HOW TO COMPLETE THIS TASK: Exactly the lines from the line containing "Q: What species is this?" through the last line of the entries below should appear in the answer, reproduced verbatim.

INFORMATION GIVEN:
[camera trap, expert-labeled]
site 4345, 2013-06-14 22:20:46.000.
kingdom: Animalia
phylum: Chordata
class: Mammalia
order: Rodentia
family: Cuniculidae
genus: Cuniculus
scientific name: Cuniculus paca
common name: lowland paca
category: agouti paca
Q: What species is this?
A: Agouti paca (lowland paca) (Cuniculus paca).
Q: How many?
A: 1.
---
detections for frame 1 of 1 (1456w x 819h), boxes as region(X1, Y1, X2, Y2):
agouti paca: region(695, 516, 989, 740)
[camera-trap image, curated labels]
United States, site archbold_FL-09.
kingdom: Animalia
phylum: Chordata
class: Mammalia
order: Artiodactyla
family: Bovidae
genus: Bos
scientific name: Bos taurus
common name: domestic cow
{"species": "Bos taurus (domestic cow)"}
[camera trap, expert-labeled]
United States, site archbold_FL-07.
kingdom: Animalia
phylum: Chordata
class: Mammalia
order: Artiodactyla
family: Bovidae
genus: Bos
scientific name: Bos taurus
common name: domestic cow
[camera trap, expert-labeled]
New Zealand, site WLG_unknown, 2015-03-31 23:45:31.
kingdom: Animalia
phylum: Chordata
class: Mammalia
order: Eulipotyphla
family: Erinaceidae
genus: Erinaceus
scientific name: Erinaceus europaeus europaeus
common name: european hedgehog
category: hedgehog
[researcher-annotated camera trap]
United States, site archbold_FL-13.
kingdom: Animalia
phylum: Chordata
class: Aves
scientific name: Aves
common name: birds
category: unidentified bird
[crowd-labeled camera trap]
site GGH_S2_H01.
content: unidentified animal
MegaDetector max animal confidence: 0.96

TASK SOLUTION:
Q: What species is this?
A: Agouti paca (lowland paca) (Cuniculus paca).
Q: How many?
A: 1.
---
detections for frame 1 of 1 (1456w x 819h), boxes as region(X1, Y1, X2, Y2):
agouti paca: region(695, 516, 989, 740)
[camera-trap image, curated labels]
United States, site archbold_FL-09.
kingdom: Animalia
phylum: Chordata
class: Mammalia
order: Artiodactyla
family: Bovidae
genus: Bos
scientific name: Bos taurus
common name: domestic cow
{"species": "Bos taurus (domestic cow)"}
[camera trap, expert-labeled]
United States, site archbold_FL-07.
kingdom: Animalia
phylum: Chordata
class: Mammalia
order: Artiodactyla
family: Bovidae
genus: Bos
scientific name: Bos taurus
common name: domestic cow
[camera trap, expert-labeled]
New Zealand, site WLG_unknown, 2015-03-31 23:45:31.
kingdom: Animalia
phylum: Chordata
class: Mammalia
order: Eulipotyphla
family: Erinaceidae
genus: Erinaceus
scientific name: Erinaceus europaeus europaeus
common name: european hedgehog
category: hedgehog
[researcher-annotated camera trap]
United States, site archbold_FL-13.
kingdom: Animalia
phylum: Chordata
class: Aves
scientific name: Aves
common name: birds
category: unidentified bird
[crowd-labeled camera trap]
site GGH_S2_H01.
content: unidentified animal
MegaDetector max animal confidence: 0.96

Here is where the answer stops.